[Aim of the exercise] Would you please copy only the lines from the line that contains "genus: Procyon" to the end of the data below, exactly, leaving every picture out?

━━ Dataset ━━

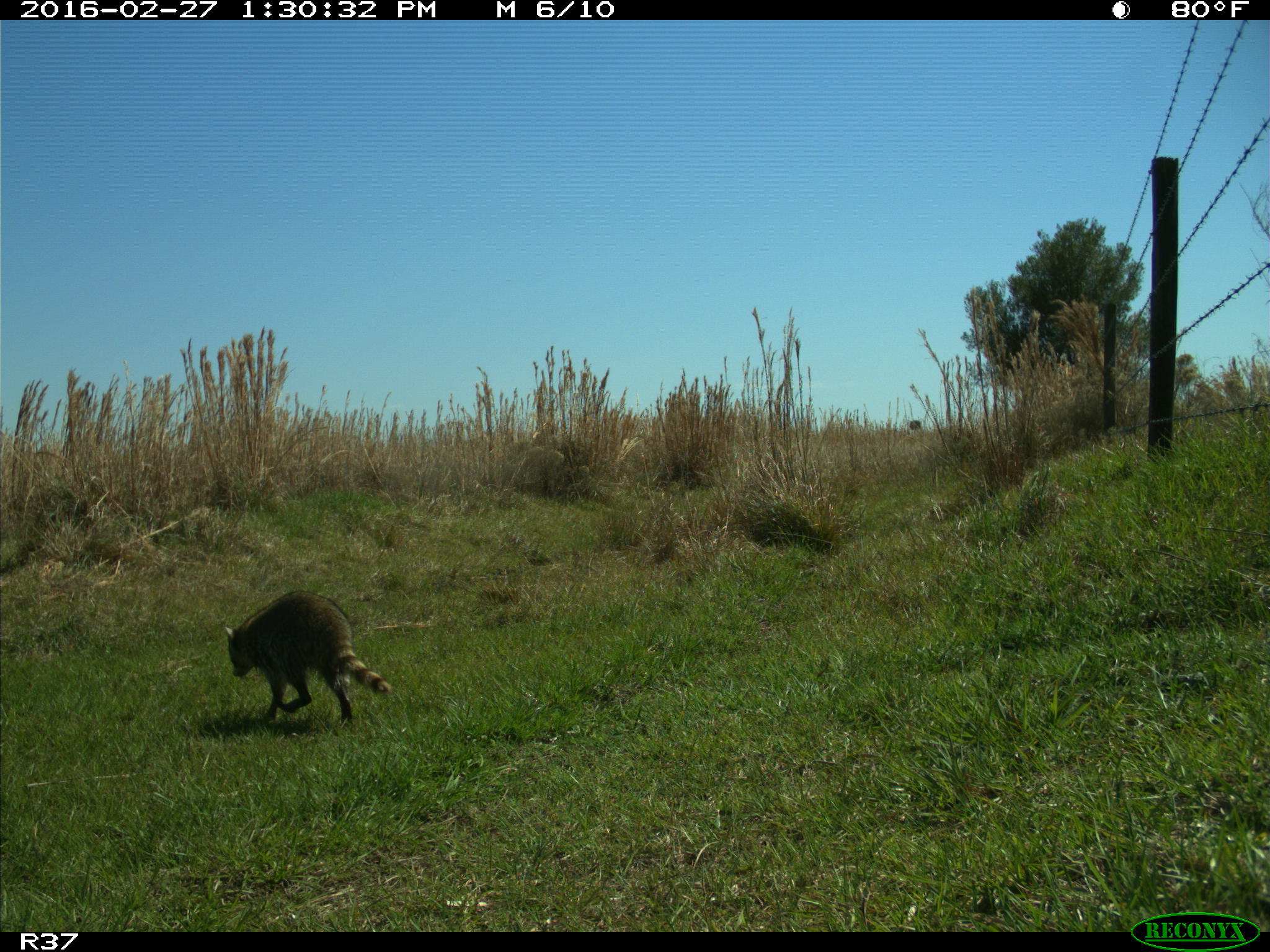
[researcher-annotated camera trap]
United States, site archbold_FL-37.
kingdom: Animalia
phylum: Chordata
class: Mammalia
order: Carnivora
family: Procyonidae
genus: Procyon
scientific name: Procyon lotor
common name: common raccoon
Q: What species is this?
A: Procyon lotor (common raccoon).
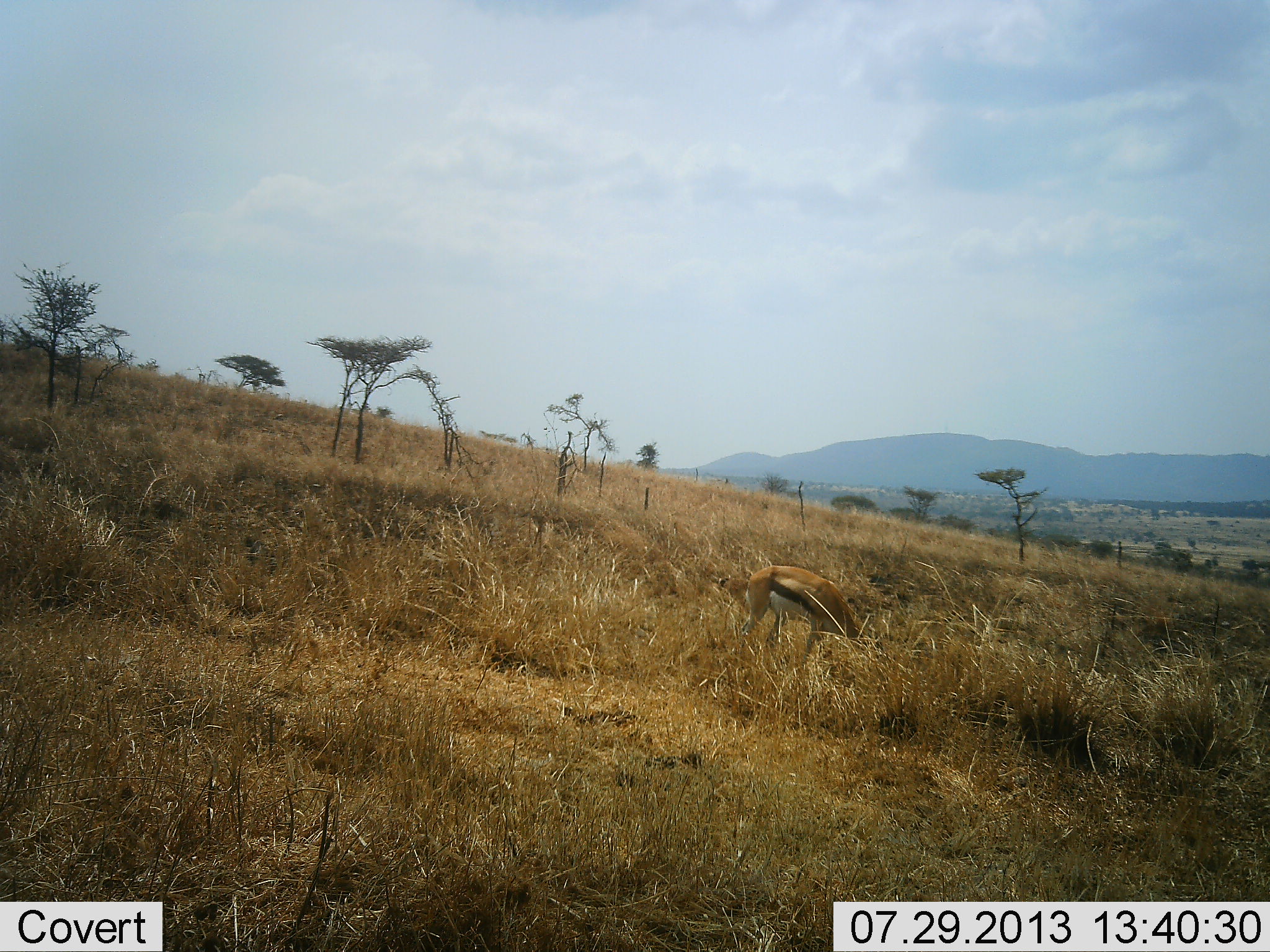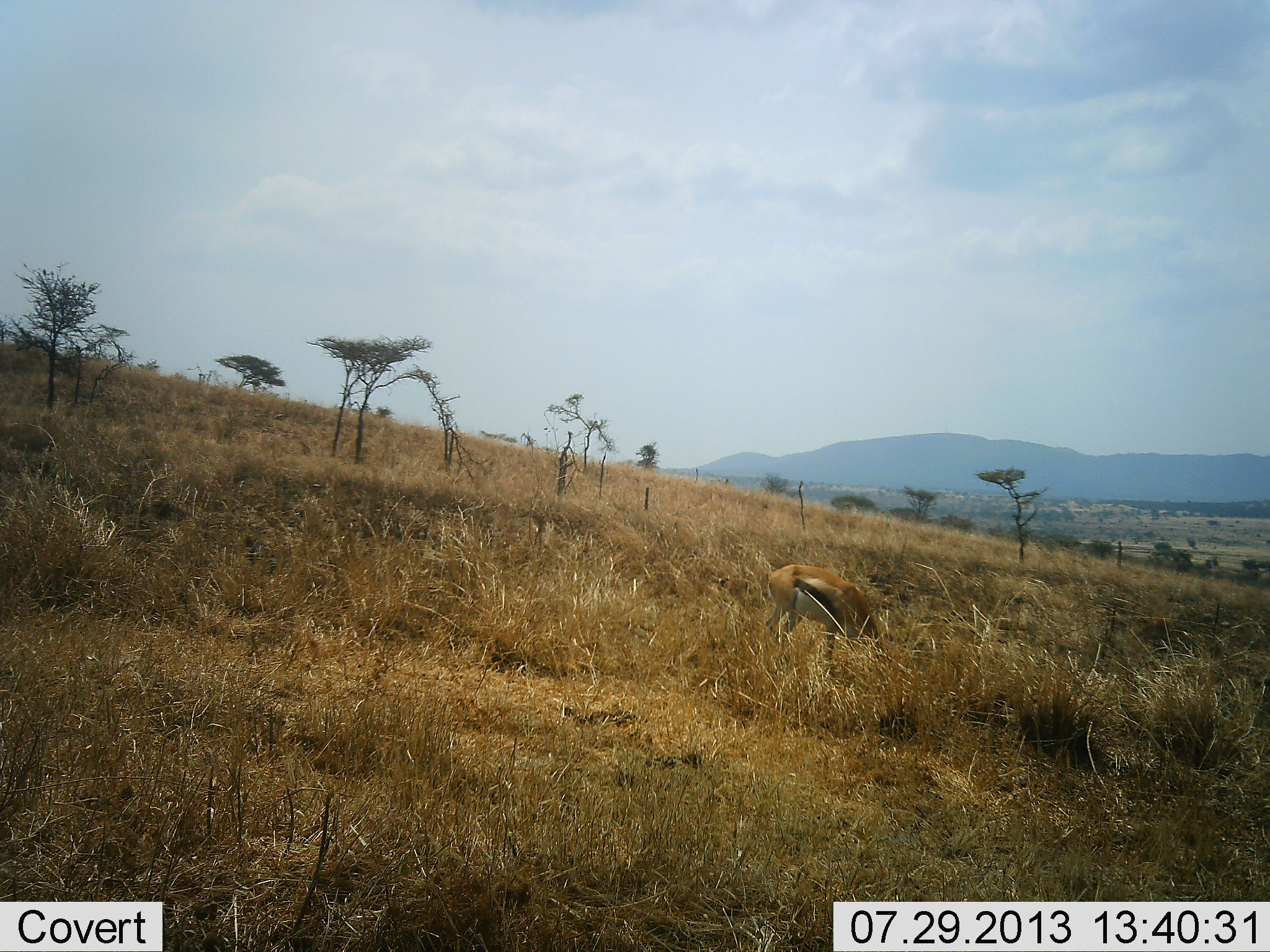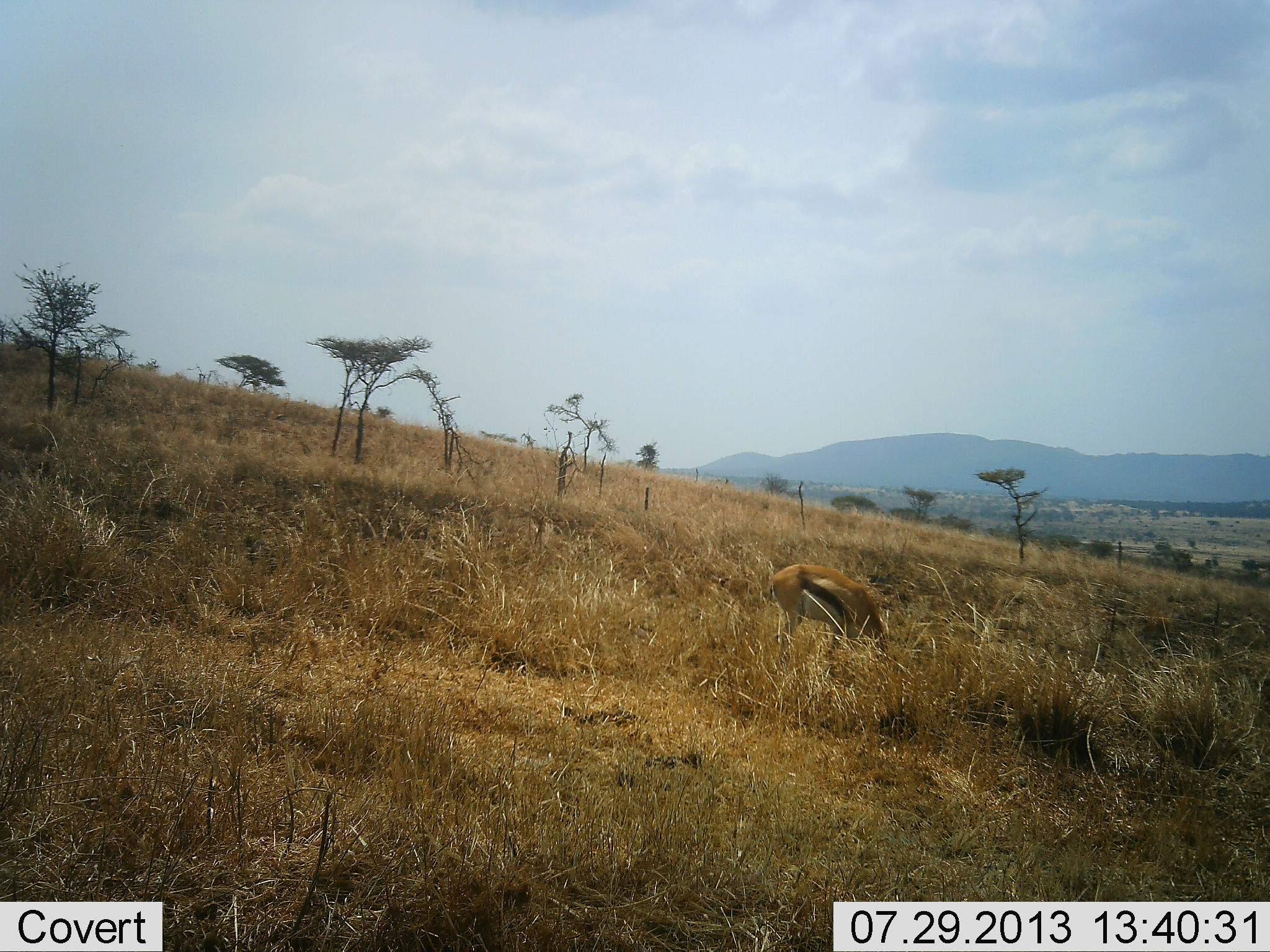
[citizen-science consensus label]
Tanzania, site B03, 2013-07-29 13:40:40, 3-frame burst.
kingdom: Animalia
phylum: Chordata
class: Mammalia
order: Artiodactyla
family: Bovidae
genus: Eudorcas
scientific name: Eudorcas thomsonii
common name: thomson's gazelle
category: gazellethomsons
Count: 1.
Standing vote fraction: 10%.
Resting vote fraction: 0%.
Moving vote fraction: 20%.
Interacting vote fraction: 0%.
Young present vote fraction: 0%.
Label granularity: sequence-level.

━━━

[Solution for this task]
genus: Procyon
scientific name: Procyon lotor
common name: common raccoon
Q: What species is this?
A: Procyon lotor (common raccoon).
[citizen-science consensus label]
Tanzania, site B03, 2013-07-29 13:40:40, 3-frame burst.
kingdom: Animalia
phylum: Chordata
class: Mammalia
order: Artiodactyla
family: Bovidae
genus: Eudorcas
scientific name: Eudorcas thomsonii
common name: thomson's gazelle
category: gazellethomsons
Count: 1.
Standing vote fraction: 10%.
Resting vote fraction: 0%.
Moving vote fraction: 20%.
Interacting vote fraction: 0%.
Young present vote fraction: 0%.
Label granularity: sequence-level.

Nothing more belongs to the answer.